Can Photons Travel Through Time?



Of all the things science fiction has portrayed, time travel is by far the coolest. Sadly, reality and the laws of physics that come with it have basically eliminated all hope of a wormhole opening up and allowing us to travel through time… unless you’re a photon. Luke Butcher of the University of Cambridge has written a paper, describing a potential form of a wormhole that could be held open long enough to allow a photon to pass through. The paper has been submitted to the journal Physical Review D and has been published on arXiv.org in an open access format.
Wormholes were first suggested by Albert Einstein and Nathan Rosen in 1935. Essentially, it’s a hypothetical whirlpool-like passageway that would allow a traveler to escape the confines of the space-time continuum.

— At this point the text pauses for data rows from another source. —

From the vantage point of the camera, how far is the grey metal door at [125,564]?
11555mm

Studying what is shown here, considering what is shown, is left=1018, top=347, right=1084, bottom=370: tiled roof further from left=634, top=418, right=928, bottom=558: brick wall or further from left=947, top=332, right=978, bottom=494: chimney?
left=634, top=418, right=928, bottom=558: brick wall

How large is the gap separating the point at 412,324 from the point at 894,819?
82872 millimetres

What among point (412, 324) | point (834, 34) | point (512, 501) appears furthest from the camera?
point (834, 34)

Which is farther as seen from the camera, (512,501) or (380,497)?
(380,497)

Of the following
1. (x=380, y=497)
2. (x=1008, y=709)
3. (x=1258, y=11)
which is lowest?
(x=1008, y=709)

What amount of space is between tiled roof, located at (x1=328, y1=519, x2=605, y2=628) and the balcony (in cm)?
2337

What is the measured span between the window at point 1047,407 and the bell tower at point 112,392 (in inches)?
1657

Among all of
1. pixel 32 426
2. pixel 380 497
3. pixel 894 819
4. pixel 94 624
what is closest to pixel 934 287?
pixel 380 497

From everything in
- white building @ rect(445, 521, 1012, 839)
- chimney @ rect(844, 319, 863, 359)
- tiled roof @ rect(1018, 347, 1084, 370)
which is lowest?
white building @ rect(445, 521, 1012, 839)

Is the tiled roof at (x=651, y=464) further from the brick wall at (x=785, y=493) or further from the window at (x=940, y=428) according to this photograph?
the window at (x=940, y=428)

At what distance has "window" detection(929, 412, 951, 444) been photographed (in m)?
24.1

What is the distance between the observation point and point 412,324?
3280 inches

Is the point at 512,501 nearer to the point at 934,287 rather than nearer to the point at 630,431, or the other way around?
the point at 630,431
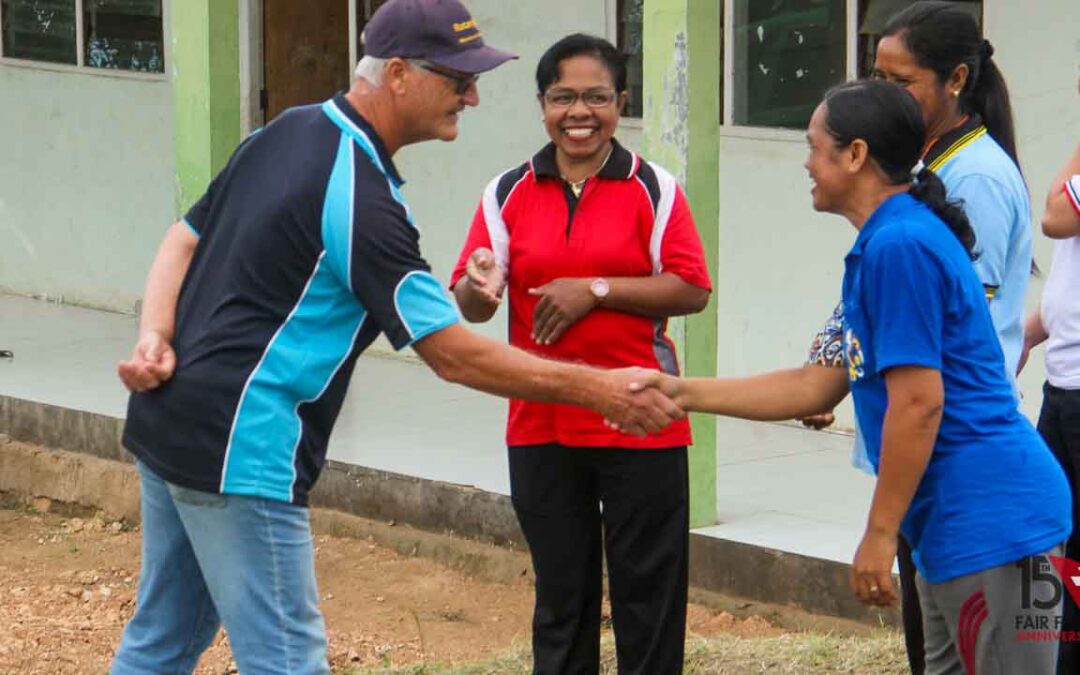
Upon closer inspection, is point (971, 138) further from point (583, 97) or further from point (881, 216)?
point (583, 97)

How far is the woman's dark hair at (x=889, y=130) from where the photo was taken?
3.94 m

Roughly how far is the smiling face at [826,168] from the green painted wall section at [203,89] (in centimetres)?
529

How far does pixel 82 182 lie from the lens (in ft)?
41.6

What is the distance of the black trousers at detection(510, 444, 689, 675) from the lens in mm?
5215

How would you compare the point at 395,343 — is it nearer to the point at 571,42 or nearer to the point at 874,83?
the point at 874,83

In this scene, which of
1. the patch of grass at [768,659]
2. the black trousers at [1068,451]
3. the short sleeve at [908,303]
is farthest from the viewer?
the patch of grass at [768,659]

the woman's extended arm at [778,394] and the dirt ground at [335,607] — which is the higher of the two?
the woman's extended arm at [778,394]

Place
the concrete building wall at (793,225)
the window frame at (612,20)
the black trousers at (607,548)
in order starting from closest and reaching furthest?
the black trousers at (607,548) → the concrete building wall at (793,225) → the window frame at (612,20)

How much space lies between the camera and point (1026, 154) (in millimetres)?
8258

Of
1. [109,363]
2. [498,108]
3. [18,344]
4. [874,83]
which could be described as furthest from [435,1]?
[18,344]

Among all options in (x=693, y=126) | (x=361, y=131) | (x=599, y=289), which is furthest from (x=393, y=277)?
(x=693, y=126)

While a wormhole could lead to a parallel Universe, it could also bend around and lead back to a different point of space and time in our current Universe. However, wormholes are regarded as remarkably unstable and would not hold open long enough to be used for travel purposes. 
Physicists then began to wonder if something could be used to strengthen the wormhole and keep it open. In 1988, a team from Caltech suggested that negative energy appeared to fit the bill. As positive energy would attract matter and pull the wormhole closed, negative energy would have the opposite effect and repel matter, holding it open.
Those researchers at the time began to explore the idea of using Casimir energy as the source of negative energy to stabilize the wormhole. In a vacuum (like space) parallel smooth plates that are near one another undergo quantum effects which trap energy (either positive or negative, depending on the circumstance) between them. If the wormhole vortex got started and negative energy was added to the center, it would brace the hole open and retard the collapse.
However, there was still one more problem: the wormhole itself would be tiny. When depicted in science fiction, wormholes are spacious openings that allow travelers in large spaceships to pass through with ease. In reality, even if a wormhole existed, humans still wouldn’t be able to get through because the passageway simply wouldn’t be wide enough. Butcher reasoned that while humans couldn’t pass through a wormhole, photons might be able to.
Butcher ran some new calculations, building off of previous research. His new design should be able to hold a wormhole open, but it would have to be very long and very narrow. There is also no good way to get the negative energy into the correct location, as the renormalized Casimir energy-density would be zero. “Nonetheless, the negative Casimir energy does allow the wormhole to collapse extremely slowly, its lifetime growing without bound as the throat-length is increased,” Butcher wrote in the paper. “We find that the throat closes slowly enough that its central region can be safely traversed by a pulse of light.”
Even if Butcher is completely correct in his calculations and he was able to hold a wormhole open long enough for a photon to pass through, that doesn't mean that your lifelong dream of going back in time and meeting Cleopatra is about to come true just yet. This paper only deals with holding the passage open, and doesn’t cover what would happen to the person—or photon—once inside.